## Exercise description
Once the pictures are set aside, reproduce the entries below exactly.

## Data items
● ● ● ●

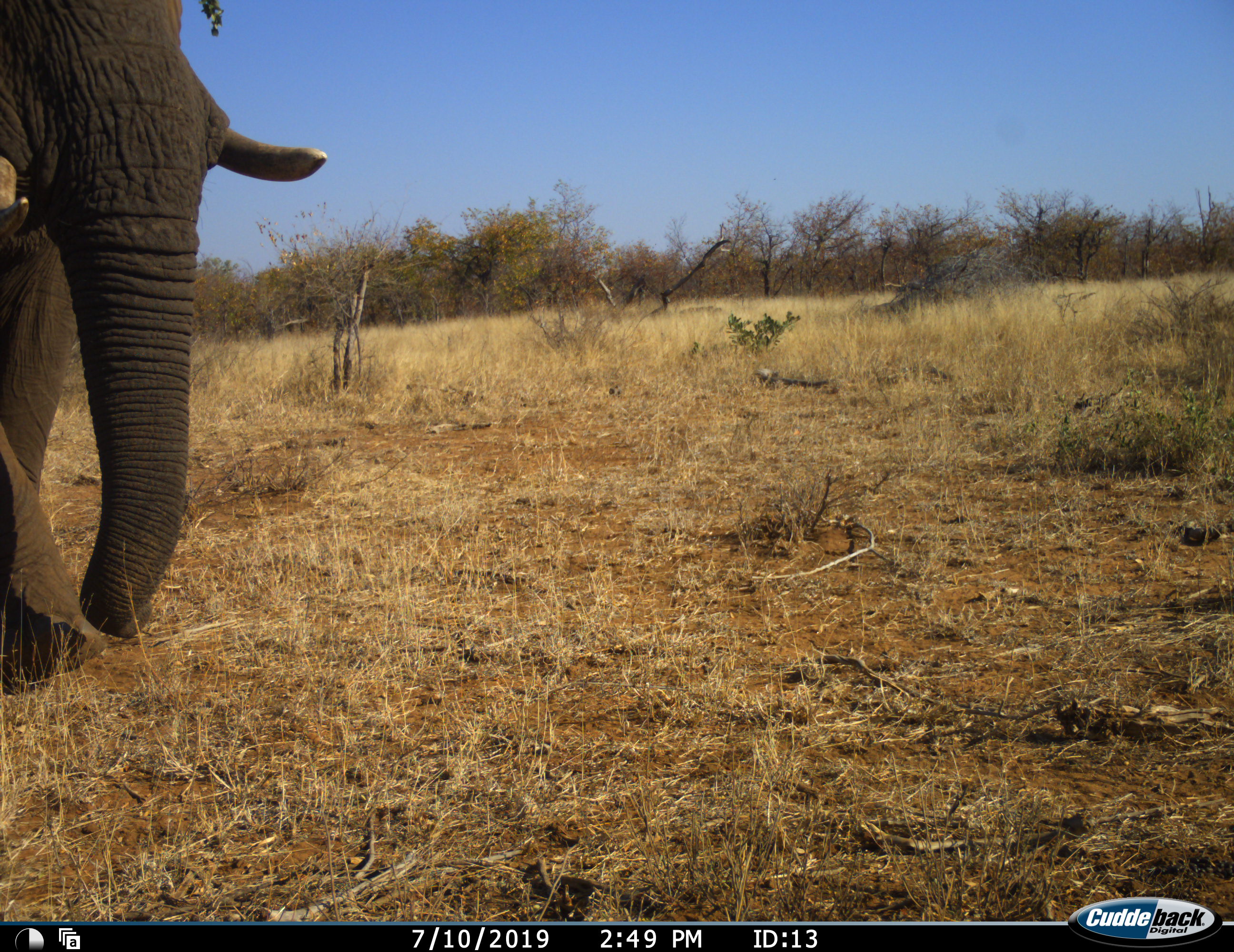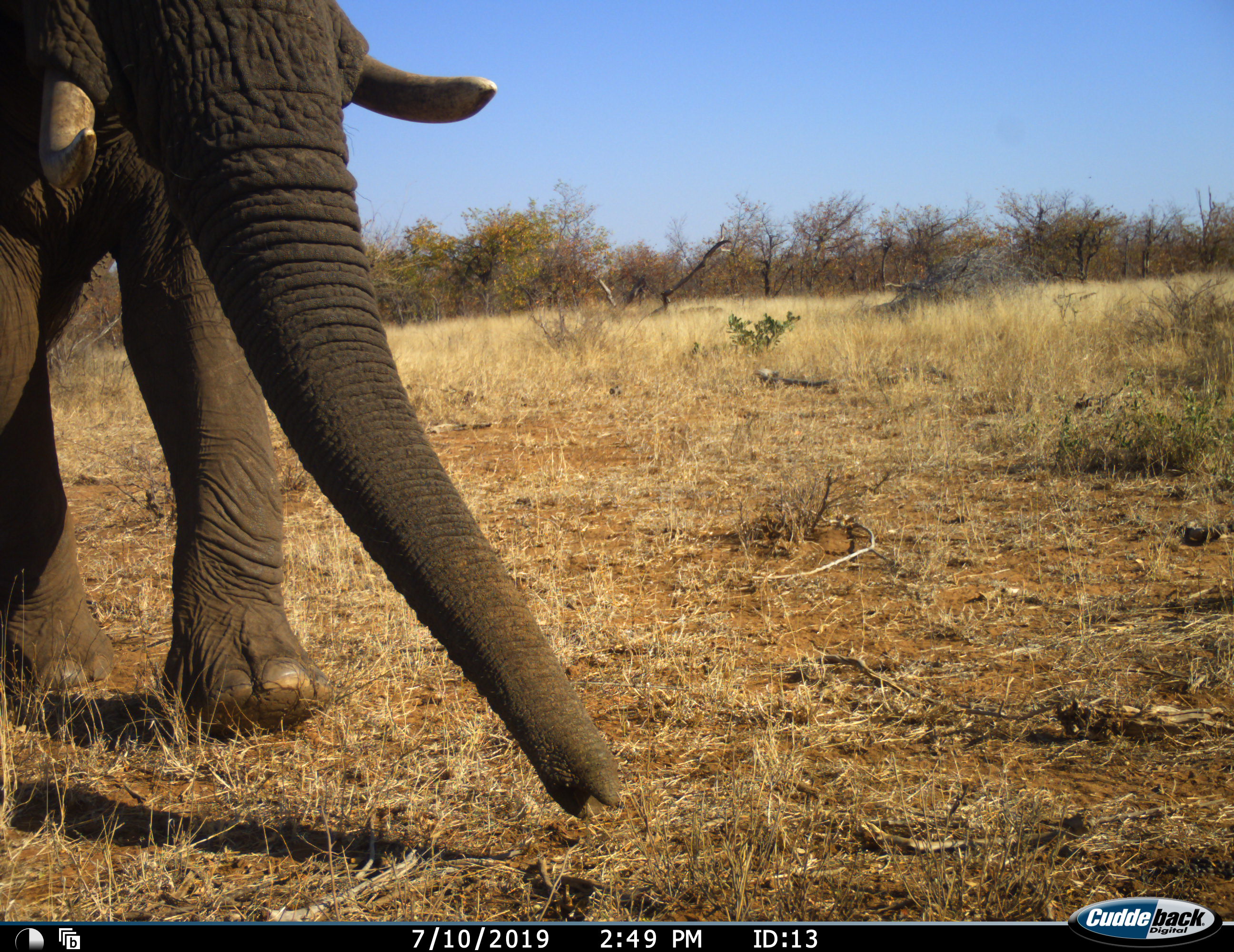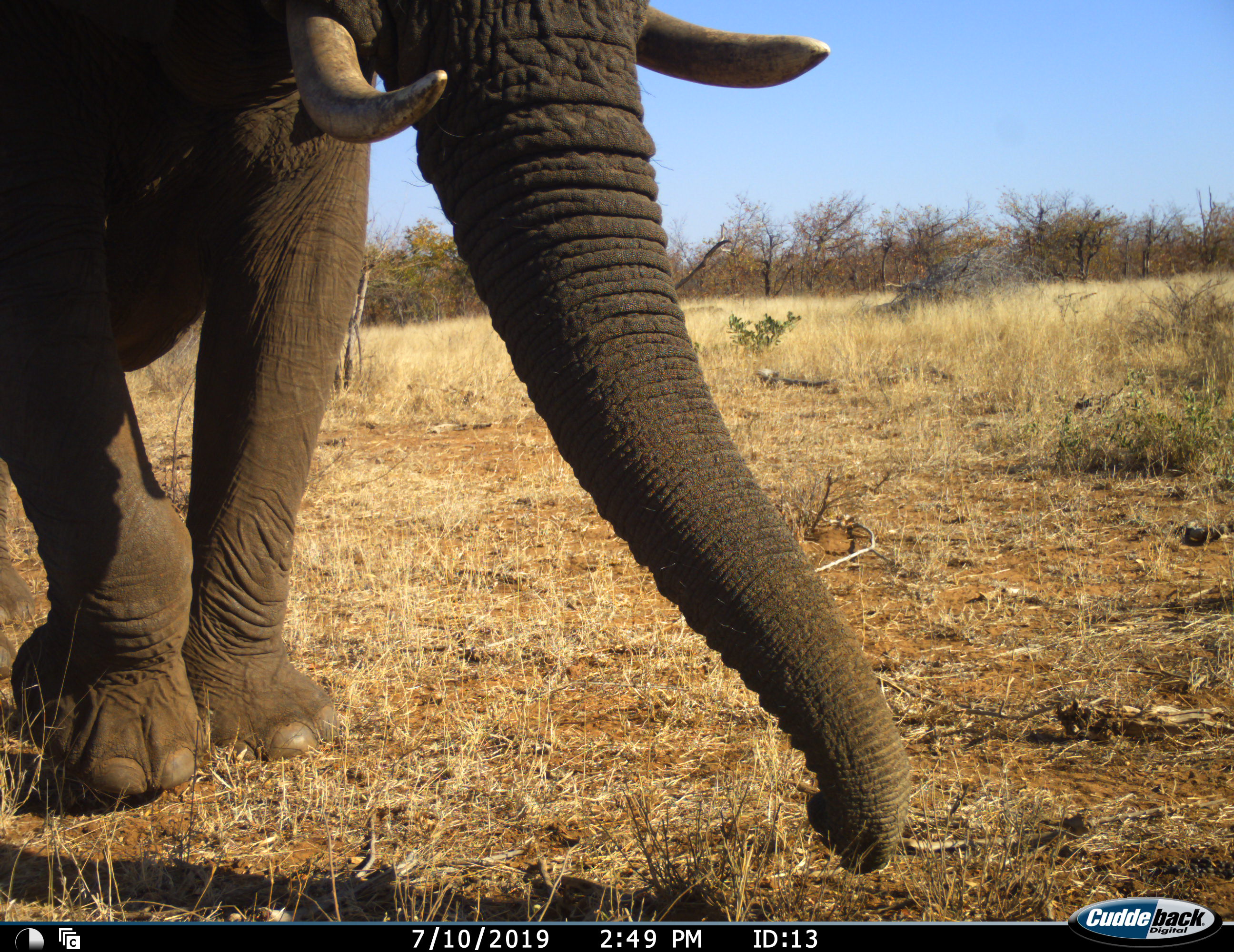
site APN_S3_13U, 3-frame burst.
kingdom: Animalia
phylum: Chordata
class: Mammalia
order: Proboscidea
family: Elephantidae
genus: Loxodonta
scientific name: Loxodonta africana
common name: african bush elephant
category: elephant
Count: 1.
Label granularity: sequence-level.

● ● ● ●

## Answer section
site APN_S3_13U, 3-frame burst.
kingdom: Animalia
phylum: Chordata
class: Mammalia
order: Proboscidea
family: Elephantidae
genus: Loxodonta
scientific name: Loxodonta africana
common name: african bush elephant
category: elephant
Count: 1.
Label granularity: sequence-level.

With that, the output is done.